ほとんどの方が住宅を実際に建てることは始めてのことでしょうから、良いのか悪いのか判別がつかず、不安になることが多いと思います。そして、完璧を求めると施工者側がそれに答えられないことにだんだん苛立ちを覚えるようになります。これが幾度か繰り返されると、(本来繰り返されることはまずいんですが・・・)、たまりにたまったストレスが爆発して、とても嫌な思いをすることになります。
住宅だけでなく、建築に関するトラブルは、この認識の違いによる物がビックリするほど多いです。また、このような感情的なもつれは「解決」する事は難しく、いつまでも緒を引きずることになります。
(明らかに欠陥や手抜きの場合は別です)
特に、工場などで物作りに携っていらっしゃる方は、完璧を求める傾向にあると感じます。それは、普段のお仕事などで精密な「精度」を求められているからだと思います。そして、その精度は「機械」を利用することで達成されている事がほとんどだと思います。
しかし、人が手を加える部分に関して同じような精度を望む事は難しく、腕の違いも表れます。
このことを知った上で、住宅建築に望むと心理状態としてはかなり「余裕」のある状態で望める事でしょう。

入力データ:
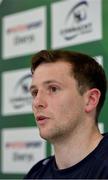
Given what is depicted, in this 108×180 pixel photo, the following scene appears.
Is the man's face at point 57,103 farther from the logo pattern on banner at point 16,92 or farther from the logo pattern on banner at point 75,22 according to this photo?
the logo pattern on banner at point 16,92

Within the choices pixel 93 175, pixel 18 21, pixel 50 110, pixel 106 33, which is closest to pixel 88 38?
pixel 106 33

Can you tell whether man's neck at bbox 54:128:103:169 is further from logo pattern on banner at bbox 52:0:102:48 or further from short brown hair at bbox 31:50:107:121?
logo pattern on banner at bbox 52:0:102:48

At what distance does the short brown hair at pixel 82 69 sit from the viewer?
1295 millimetres

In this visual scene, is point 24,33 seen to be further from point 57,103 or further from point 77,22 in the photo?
point 57,103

課題一覧:
[a] 提示文の中で「」で囲まれている語を、出てくる順にすべて挙げなさい。
[b] リストから「point」という語を含む行をすべて取り出して返しなさい。

課題の解答:
[a] 「解決」、「精度」、「機械」、「余裕」

[b]
Is the man's face at point 57,103 farther from the logo pattern on banner at point 16,92 or farther from the logo pattern on banner at point 75,22 according to this photo?
the logo pattern on banner at point 16,92
In this visual scene, is point 24,33 seen to be further from point 57,103 or further from point 77,22 in the photo?
point 57,103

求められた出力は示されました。